* **Extract to read**

When the bidding started Saturday on a 6-month-old Kiger mustang filly fresh off the range, 91-year-old Bob Smith kept his yellow bidding card held high.

When he finally laid his card down, the crowd of about 500 people packing the grandstands at the Harney County Fairgrounds for the first Kiger mustang auction shook their heads in disbelief and clapped. Smith had agreed to pay a record $19,000 to adopt the wild horse of his dreams.

"Most wild horses are just that, feral horses," said Smith, a retired biologist for the U.S. Fish and Wildlife Service. "But these are the Spanish mustangs."

Back in 1971, when the Bureau of Land Management began rounding up wild horses to keep them from overgrazing public rangeland, many ranchers considered them no better than coyotes, to be shot on sight. But each year the buzz grew on those showing traits of the Sorraias, Andalusians and others that the Spanish brought to the New World in the 16th and 17th centuries--especially the Kigers, which make their home in the high desert of southeastern Oregon.

With demand growing, BLM two years ago abandoned the lotteries held to award adoption picks, and the $125 fee, in favor of competitive bidding. Because the Kigers are rounded up only every three years, this was the first time they could be adopted by auction.

* **Entries provided**
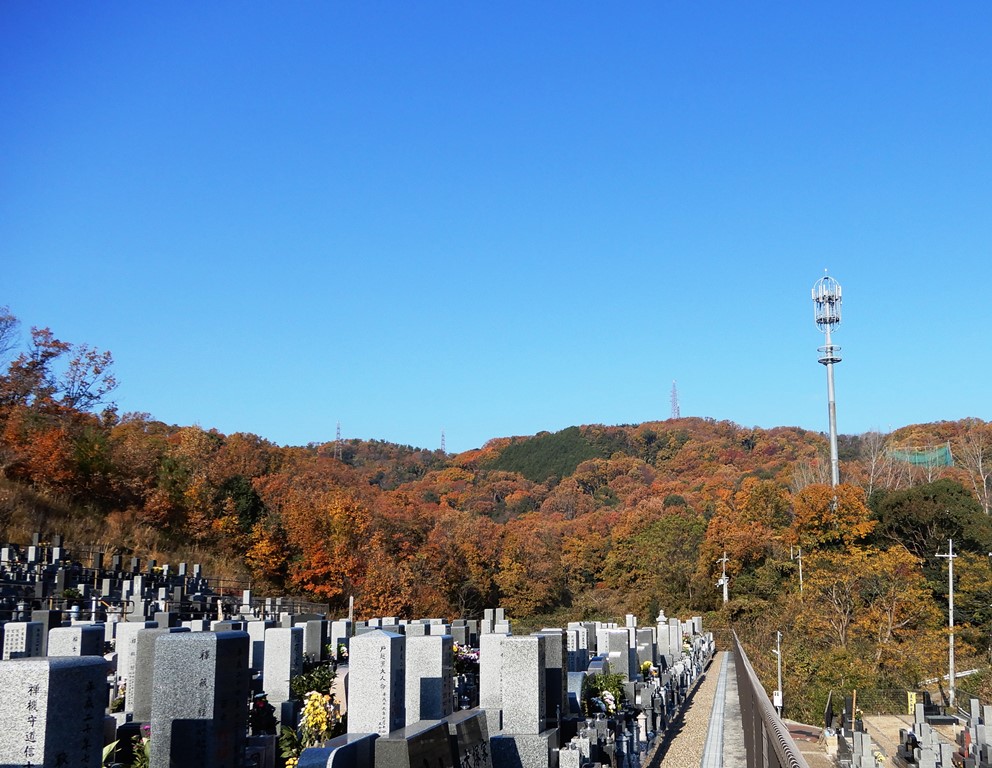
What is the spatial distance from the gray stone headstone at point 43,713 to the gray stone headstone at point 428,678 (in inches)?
184

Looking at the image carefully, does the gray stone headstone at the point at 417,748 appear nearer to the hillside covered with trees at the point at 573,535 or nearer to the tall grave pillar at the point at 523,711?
the tall grave pillar at the point at 523,711

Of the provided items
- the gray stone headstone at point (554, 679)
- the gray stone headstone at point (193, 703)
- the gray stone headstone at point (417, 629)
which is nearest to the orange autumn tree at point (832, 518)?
the gray stone headstone at point (417, 629)

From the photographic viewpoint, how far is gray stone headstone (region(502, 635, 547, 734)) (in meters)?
Answer: 9.74

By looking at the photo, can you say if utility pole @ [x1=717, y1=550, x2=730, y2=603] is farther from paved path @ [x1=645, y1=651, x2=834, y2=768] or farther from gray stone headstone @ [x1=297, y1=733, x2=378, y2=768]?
gray stone headstone @ [x1=297, y1=733, x2=378, y2=768]

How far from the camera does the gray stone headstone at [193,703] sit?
612 cm

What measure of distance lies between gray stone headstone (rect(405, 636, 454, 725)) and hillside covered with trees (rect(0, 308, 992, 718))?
832 inches

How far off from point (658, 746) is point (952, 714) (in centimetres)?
1604

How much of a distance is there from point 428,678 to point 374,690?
169 cm

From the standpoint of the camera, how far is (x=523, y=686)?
9852mm

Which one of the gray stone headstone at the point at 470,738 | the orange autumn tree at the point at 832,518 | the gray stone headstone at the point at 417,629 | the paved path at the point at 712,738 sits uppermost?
the orange autumn tree at the point at 832,518

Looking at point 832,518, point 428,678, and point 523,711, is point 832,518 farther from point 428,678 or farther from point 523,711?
point 428,678

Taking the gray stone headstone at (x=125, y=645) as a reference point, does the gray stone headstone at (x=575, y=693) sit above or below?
below

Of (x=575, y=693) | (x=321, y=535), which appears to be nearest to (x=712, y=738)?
(x=575, y=693)

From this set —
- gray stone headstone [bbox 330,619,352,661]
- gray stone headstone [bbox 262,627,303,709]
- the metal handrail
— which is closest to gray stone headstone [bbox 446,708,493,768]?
the metal handrail
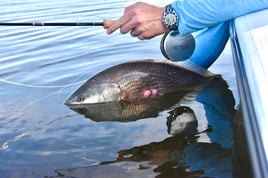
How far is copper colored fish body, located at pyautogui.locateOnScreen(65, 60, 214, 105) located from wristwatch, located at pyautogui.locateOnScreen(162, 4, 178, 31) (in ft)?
4.91

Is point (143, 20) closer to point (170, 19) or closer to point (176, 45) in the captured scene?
point (170, 19)

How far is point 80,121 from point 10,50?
4.02m

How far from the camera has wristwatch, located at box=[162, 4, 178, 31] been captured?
3.02m

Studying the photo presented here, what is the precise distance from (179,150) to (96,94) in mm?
1432

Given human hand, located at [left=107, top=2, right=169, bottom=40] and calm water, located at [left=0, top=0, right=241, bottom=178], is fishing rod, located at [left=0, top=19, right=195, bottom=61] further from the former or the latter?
human hand, located at [left=107, top=2, right=169, bottom=40]

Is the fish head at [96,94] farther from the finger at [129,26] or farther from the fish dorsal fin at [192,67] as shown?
the finger at [129,26]

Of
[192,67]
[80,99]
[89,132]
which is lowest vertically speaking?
[89,132]

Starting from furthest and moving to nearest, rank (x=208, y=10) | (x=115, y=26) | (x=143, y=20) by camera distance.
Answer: (x=115, y=26) < (x=143, y=20) < (x=208, y=10)

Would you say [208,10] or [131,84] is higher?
[208,10]

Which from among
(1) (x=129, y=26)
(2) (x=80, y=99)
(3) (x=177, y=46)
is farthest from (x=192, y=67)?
(1) (x=129, y=26)

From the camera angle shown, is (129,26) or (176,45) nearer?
(129,26)

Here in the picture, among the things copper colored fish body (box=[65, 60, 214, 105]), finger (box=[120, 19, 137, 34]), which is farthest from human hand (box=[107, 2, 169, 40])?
copper colored fish body (box=[65, 60, 214, 105])

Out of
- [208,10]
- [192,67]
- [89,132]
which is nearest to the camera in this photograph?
[208,10]

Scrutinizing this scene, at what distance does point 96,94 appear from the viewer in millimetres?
4504
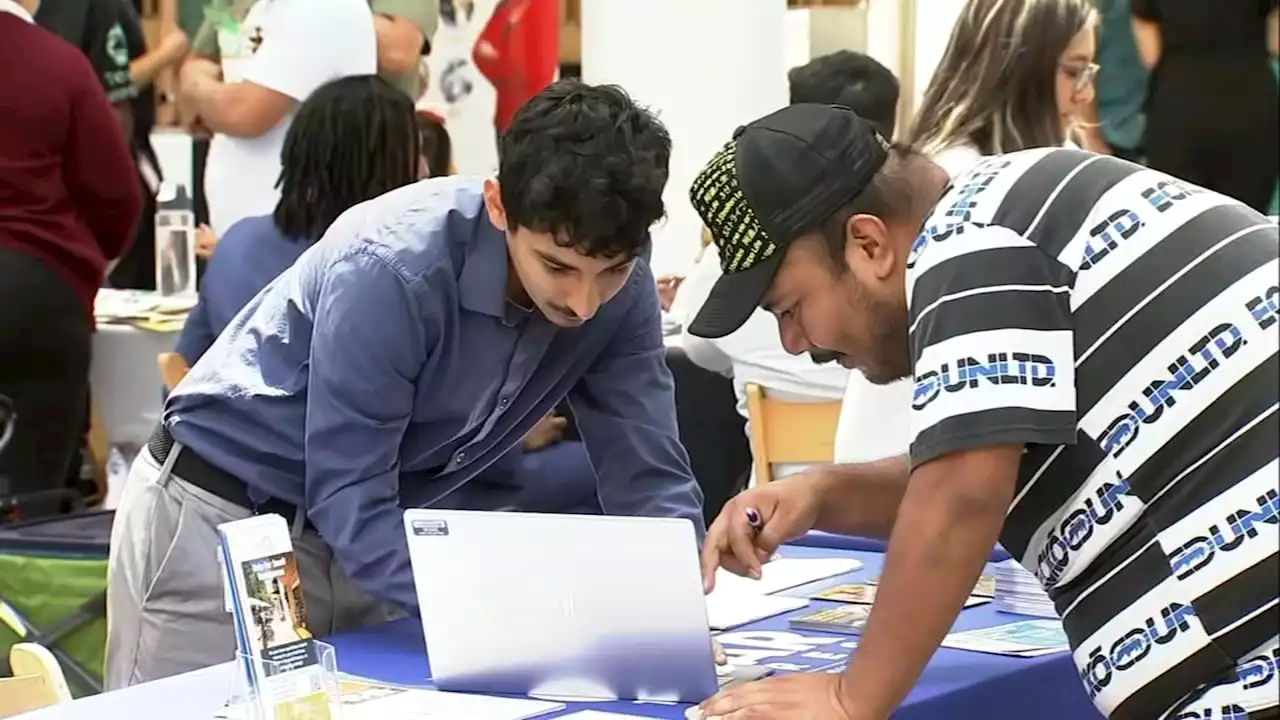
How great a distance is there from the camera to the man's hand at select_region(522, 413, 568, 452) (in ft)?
9.55

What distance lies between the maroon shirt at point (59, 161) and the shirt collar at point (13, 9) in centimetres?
1

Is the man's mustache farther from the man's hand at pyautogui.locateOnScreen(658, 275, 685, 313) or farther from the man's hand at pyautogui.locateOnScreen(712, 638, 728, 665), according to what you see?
the man's hand at pyautogui.locateOnScreen(658, 275, 685, 313)

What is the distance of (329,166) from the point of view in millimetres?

* **Tasks to complete**
A. In the Kiger mustang article above, rewrite the paragraph beginning "Back in 1971" as a short bulleted list that keeps its main facts.
B. Continue the Kiger mustang article from its last sentence.

* **Answers to the problems**
A.
- In 1971 the Bureau of Land Management began rounding up wild horses to keep them from overgrazing public rangeland.
- At the time, many ranchers considered the horses no better than coyotes and thought they should be shot on sight.
- Each year, interest grew in horses showing traits of the Sorraias, Andalusians and other breeds the Spanish brought to the New World in the 16th and 17th centuries.
- The Kigers, which live in the high desert of southeastern Oregon, drew the most interest.

B.
The price Smith paid doesn't approach the $50,000 that Stephen Spielberg's Dreamworks studio purportedly paid a breeder for a ranch-bred Kiger stud that will serve as the model for the upcoming animated motion picture "Spirit." But it easily doubled anything paid at a BLM wild horse auction.

The next highest at Saturday's auction was a 2-year-old filly for $2,500.

"It's unreal, isn't it?" said Mack Isley of Pasco, Wash., the president of the Kiger Musteno Association. "It looks like some people are finally beginning to realize the value of these horses. It isn't just the Kiger. It's all wild horses."

The most sought-after Kigers have zebra striping on their legs, a dorsal stripe down the back, fine muzzles, eyes wide apart, and hooked ears with dark outlines and tufts of hair at the bottom.

CAPTION: A 6-month-old wild Kiger filly runs with other mustangs in a Bureau of Land Management corral in Burns, Ore.